REVIEWED BY JONATHAN LEWIS:

   

RED DOT. Sweden, 2021. Johannes Bah Kuhnke, Nanna Blondell, Anastasios Soulis, Kalled Mustonen, Tomas Bergström. Written by Alain Darborg with Per Dickson. Directed by Alain Darborg.

   Ever since John Boorman terrified us with backwoods horror in Deliverance (1972), there has been a template for filmmakers to follow. All you need are city dwellers or suburbanites who venture out of their comfort zones into the rural unknown and encounter a pair of dangerous men (it’s almost always a pair). The city dweller could easily be a female college student, such as in Rust Creek (2018), which I reviewed here. Or it could be a group of students, such in the underappreciated horror gem Wrong Turn (2021), reviewed here, in which the collegians encounter a pack of backwoods cultists.

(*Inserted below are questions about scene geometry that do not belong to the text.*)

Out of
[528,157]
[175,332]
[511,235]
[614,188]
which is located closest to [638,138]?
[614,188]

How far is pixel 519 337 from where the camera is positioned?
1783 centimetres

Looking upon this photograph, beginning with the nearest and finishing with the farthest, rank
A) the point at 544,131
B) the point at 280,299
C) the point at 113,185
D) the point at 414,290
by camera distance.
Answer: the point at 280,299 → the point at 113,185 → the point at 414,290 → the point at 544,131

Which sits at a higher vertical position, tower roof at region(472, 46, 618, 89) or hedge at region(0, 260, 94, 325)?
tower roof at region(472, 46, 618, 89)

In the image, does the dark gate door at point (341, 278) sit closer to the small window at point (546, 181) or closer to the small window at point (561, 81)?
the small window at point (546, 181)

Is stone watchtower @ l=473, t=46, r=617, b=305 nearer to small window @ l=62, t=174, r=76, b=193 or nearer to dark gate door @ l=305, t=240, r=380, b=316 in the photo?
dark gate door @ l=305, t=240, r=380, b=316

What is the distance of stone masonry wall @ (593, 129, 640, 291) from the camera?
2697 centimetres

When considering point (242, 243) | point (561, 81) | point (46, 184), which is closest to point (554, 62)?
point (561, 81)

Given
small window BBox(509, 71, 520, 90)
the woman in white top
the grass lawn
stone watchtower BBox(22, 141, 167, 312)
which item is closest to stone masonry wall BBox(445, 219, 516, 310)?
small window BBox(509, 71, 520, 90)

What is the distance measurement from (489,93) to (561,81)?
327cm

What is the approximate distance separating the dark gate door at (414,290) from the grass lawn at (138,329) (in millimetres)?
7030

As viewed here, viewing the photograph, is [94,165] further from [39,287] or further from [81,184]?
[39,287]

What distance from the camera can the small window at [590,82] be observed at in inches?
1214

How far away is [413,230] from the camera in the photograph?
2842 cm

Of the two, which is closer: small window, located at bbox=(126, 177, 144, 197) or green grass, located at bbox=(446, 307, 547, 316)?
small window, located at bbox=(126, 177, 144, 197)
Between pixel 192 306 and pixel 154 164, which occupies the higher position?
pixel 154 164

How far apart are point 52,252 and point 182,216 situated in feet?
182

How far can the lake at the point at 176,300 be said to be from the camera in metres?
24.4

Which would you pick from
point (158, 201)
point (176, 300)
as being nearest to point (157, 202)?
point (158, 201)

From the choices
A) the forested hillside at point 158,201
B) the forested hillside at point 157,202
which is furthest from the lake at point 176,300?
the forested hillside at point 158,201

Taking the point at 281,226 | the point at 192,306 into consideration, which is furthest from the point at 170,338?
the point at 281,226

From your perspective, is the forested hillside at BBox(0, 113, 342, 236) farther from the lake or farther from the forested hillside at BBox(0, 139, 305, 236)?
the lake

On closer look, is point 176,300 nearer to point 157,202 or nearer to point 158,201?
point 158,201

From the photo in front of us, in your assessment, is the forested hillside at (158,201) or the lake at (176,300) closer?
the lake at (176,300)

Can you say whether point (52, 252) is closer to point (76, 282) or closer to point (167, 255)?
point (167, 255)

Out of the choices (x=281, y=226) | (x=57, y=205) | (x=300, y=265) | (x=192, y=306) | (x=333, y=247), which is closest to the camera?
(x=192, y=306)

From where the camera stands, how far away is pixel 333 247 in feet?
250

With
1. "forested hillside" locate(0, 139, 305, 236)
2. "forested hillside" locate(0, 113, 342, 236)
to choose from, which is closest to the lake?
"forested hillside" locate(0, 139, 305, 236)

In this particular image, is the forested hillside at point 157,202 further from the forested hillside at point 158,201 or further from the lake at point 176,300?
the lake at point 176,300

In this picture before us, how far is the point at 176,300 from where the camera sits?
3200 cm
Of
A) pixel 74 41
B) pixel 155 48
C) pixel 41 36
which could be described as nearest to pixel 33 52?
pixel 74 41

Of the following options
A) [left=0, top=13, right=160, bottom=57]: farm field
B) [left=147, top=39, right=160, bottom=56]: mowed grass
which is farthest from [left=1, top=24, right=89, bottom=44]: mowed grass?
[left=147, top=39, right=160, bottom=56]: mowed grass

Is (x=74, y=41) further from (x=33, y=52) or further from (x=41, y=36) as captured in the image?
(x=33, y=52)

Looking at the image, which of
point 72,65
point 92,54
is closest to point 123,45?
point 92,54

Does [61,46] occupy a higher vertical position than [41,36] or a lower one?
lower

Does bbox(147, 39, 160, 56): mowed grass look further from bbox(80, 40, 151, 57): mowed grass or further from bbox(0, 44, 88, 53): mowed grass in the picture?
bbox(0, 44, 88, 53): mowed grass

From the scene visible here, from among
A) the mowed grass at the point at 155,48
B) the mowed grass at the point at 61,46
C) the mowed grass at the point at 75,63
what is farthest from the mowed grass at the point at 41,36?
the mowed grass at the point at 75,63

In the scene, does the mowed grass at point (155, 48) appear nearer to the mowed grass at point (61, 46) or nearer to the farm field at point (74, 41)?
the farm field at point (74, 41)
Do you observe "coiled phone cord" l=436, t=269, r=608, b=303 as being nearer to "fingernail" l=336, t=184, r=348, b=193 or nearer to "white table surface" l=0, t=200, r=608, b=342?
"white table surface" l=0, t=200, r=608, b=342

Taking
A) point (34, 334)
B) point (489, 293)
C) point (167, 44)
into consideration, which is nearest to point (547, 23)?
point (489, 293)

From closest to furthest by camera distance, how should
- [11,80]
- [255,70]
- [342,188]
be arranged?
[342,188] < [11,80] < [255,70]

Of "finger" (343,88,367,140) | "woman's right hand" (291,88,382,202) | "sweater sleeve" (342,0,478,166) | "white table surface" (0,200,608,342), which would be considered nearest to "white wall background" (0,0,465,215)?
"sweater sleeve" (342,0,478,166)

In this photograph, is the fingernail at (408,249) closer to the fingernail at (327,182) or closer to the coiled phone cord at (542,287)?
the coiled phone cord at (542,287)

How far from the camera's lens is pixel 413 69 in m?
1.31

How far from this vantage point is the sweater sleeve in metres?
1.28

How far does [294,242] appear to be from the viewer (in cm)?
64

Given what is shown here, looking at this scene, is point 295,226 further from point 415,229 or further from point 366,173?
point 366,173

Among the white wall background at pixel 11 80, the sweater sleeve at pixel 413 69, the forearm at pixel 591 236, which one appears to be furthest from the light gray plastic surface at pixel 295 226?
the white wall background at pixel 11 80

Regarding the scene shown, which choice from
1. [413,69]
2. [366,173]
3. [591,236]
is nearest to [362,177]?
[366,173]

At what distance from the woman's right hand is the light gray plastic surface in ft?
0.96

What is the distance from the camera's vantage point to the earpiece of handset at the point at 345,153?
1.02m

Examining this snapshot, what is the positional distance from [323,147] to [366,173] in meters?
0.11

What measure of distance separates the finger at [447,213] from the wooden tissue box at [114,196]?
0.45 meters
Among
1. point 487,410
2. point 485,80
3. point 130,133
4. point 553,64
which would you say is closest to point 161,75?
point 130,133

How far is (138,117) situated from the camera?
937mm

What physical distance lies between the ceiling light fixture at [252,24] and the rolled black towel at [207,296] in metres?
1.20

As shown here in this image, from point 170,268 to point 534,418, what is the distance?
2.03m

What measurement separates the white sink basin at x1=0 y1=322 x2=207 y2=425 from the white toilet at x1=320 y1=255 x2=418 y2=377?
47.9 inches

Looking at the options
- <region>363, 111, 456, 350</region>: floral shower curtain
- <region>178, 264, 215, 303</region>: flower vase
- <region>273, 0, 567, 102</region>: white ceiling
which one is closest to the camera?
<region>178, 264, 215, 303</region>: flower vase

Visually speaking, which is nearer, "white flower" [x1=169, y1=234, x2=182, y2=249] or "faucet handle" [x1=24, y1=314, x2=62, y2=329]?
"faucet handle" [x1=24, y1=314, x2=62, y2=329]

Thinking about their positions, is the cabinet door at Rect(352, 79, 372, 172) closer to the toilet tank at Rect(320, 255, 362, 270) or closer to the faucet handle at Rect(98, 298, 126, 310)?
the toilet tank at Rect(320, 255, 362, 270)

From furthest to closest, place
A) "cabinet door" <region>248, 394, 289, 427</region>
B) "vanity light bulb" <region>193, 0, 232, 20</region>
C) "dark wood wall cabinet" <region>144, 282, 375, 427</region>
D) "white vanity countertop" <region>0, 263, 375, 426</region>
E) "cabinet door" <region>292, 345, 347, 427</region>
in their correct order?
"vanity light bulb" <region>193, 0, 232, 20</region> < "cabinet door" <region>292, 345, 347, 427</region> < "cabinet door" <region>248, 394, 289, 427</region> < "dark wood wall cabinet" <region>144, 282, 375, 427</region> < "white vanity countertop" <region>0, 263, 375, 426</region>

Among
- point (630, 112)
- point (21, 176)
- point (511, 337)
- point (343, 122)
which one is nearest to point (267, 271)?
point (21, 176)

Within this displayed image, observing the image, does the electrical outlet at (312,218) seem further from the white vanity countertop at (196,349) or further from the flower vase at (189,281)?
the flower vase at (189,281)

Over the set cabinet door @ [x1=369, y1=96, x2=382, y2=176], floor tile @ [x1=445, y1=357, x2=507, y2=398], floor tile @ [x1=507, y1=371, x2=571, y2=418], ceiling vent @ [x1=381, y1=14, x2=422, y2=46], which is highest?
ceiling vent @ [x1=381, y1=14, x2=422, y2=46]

   In the Swedish thriller Red Dot now streaming on Netflix, it’s an interracial professional couple from Stockholm that gets the hinterland horror treatment. Workaholic engineer David (Anastasios Soulis) and medical student Nadja (Nanna Blondell) are having a rough go at in their relationship. What started off as a promising romance has turned into drudgery; complicating matters is the fact that Nadja is pregnant. A major detail that she has chosen to not yet disclose to her husband. Despite their squabbles, it’s clear that the audience is supposed to identify with these two yuppies. They’re educated, career driven, and are meant to represent a progressive, open Sweden. And they have a cute dog. You get the picture.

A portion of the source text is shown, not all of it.